» Exercise data
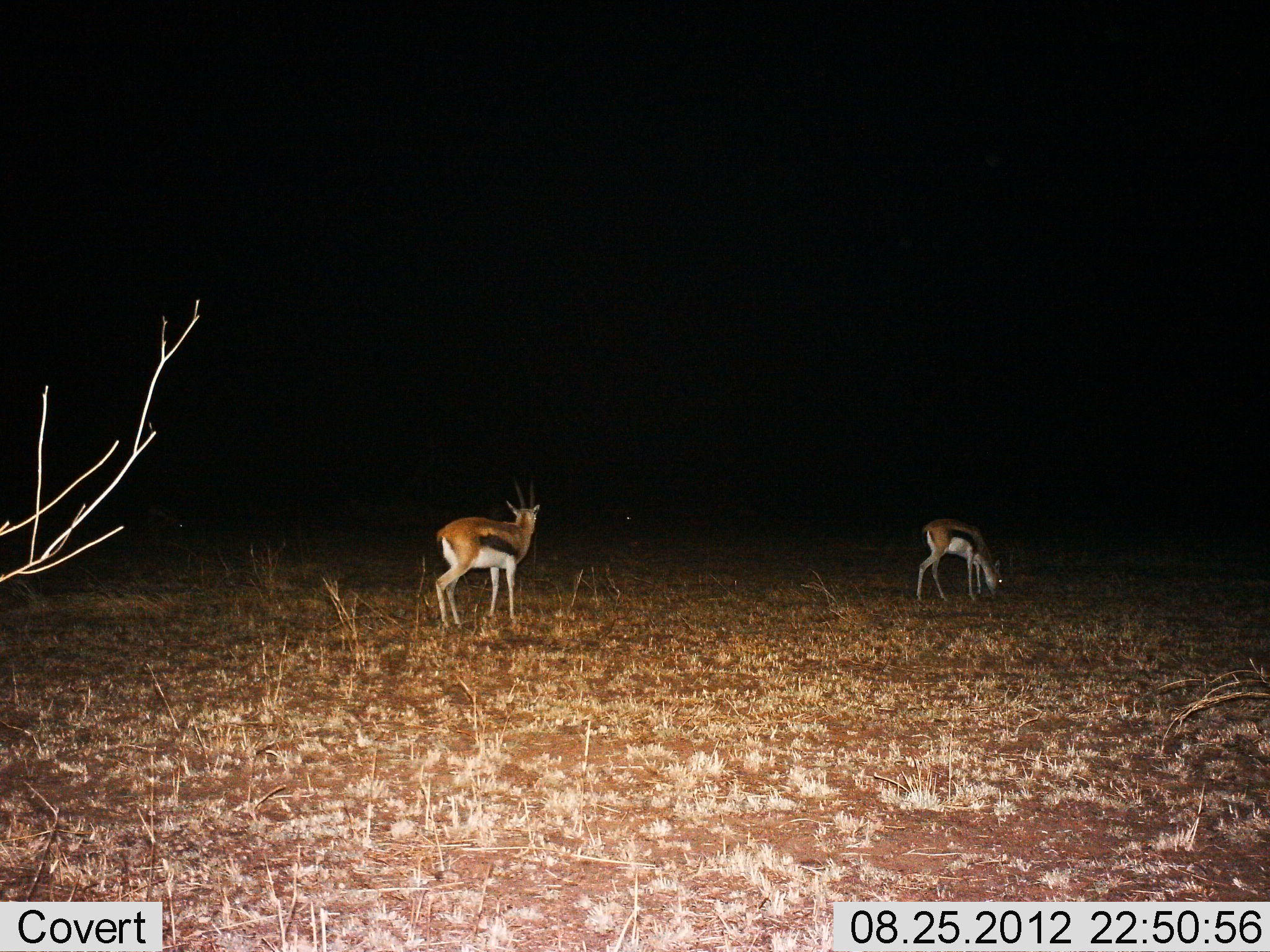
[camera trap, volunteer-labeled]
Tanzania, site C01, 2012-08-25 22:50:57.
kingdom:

» Exercise aim
What is needed is the listing above, repeated verbatim, without its images.

» Response box
[camera trap, volunteer-labeled]
Tanzania, site C01, 2012-08-25 22:50:57.
kingdom:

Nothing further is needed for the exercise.